Thank you very much for your questions. I will start in the row you asked the questions. First of all, IONOS. So we hope that we can profit from the infrastructure fund. But so far, there are no details available for the infrastructure fund. And so we have to wait and see. But for sure, in mind that the sovereign cloud is a big topic for the European Union. And also for Germany, we were well positioned with the IONOS and the products we therefore provide.
The second question was why UI bought the shares from the 1&1. As Mr. Dommermuth said, if there is a possibility to get some shares, we will buy it because our interpretation is that the share price is still not where it should be, in our opinion, and therefore, we bought -- or we have the opportunity to buy some shares and we bought them.
For the working capital effect, therefore, we already mentioned that we paid 2 invoices in this year, which belong to the last year, that's one of the effects and the smaller effect is also that the stocks for hardware is slightly increasing, in line with a reduction in the hardware sales at the 1&1 side.
And your next question comes from the line of Nizla Naizer from Deutsche Bank.
Carsten, I have 2 questions from my end. Firstly, and it's one that we ask every quarter, but how do you, as United Internet view your stake in IONOS? And maybe linked to that, if you look at your leverage position as a group, are you comfortable with where the net debt is?
And do you see a need to reduce it by monetizing certain parts of your holding? So some color on maybe how you think of the holding structure would be great. My second question is on the sale of the energy business. Could you give us some color on this? When is it expected to close? And how much are you expecting for it? Some details there would be great.
Thank you for the questions. How do we think about the IONOS? As I mentioned before, we think we are in a favorable situation to have such a company and to have such a big share in those company because we believe in the strong story of the IONOS, not only on the hosting side. But as I mentioned before, in the cloud side, and there is always room for improvement on that side. And therefore, we are at the opinion that we stick to our stakes at the moment. And maybe it's too early to leave the party.
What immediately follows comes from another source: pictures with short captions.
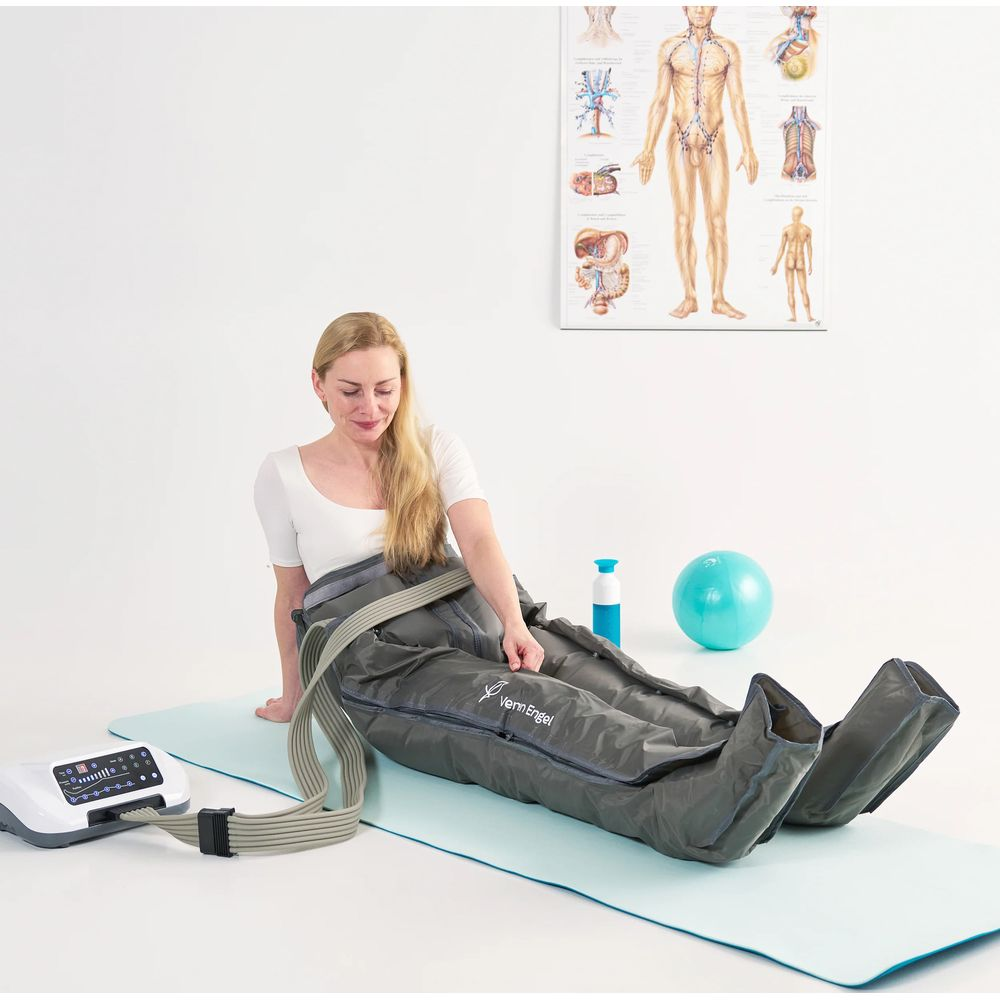 Une femme blonde est assise sur un tapis, portant des bottes de compression grises reliées à un appareil.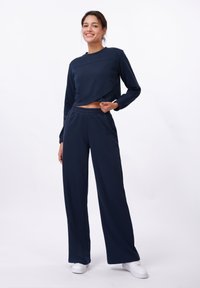 Haut court à manches longues bleu marine avec un col rond, associé à un pantalon large. Fabriqué en tissu doux, avec une taille élastique.
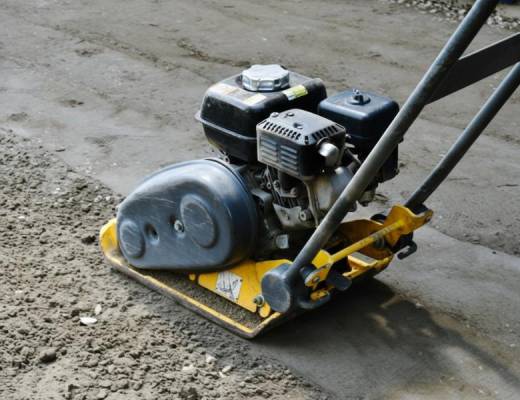 Compacting the base in multiple layers to achieve maximum density and stability.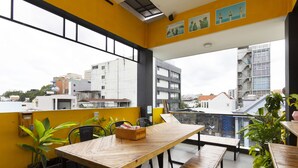 Un balcón con una mesa y sillas de madera, plantas en macetas y vistas de edificios de la ciudad.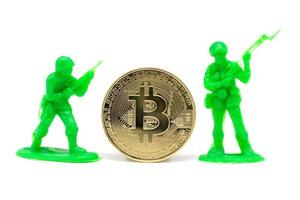 soldado en miniatura y bitcoin sobre fondo blanco foto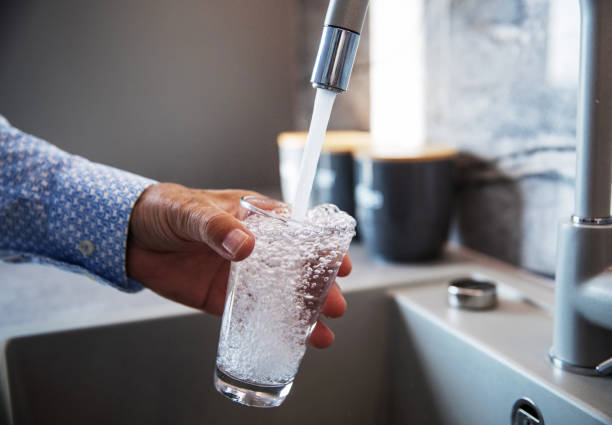 istock Pouring a Fresh Glass of Water 1356056181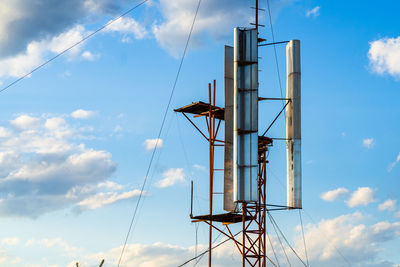 Low angle view of metallic structure against sky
As also on the leverage level for the UI. We are now slightly over to leverage factor of 2. And we feel very comfortable also in a range until 2.5. And therefore, there is no reaction favorable from our side to reduce our leverage level. Concerning the energy business, we are still in negotiations. We hope that we close the deal in a few months. So it's already -- in Q3, Q2, maybe, as my colleague mentioned at the moment. And therefore, we closed the deal this year, we are sure and make then the information.
There are currently no further questions. I will hand the call back to Dominic.
Thank you, operator and thank you, everyone, for attending our call today. Please don't hesitate to connect us for any follow-up questions. We wish you a nice day. Stay safe and goodbye.
Thank you. This concludes today's conference call. Thank you for participating. You may now disconnect.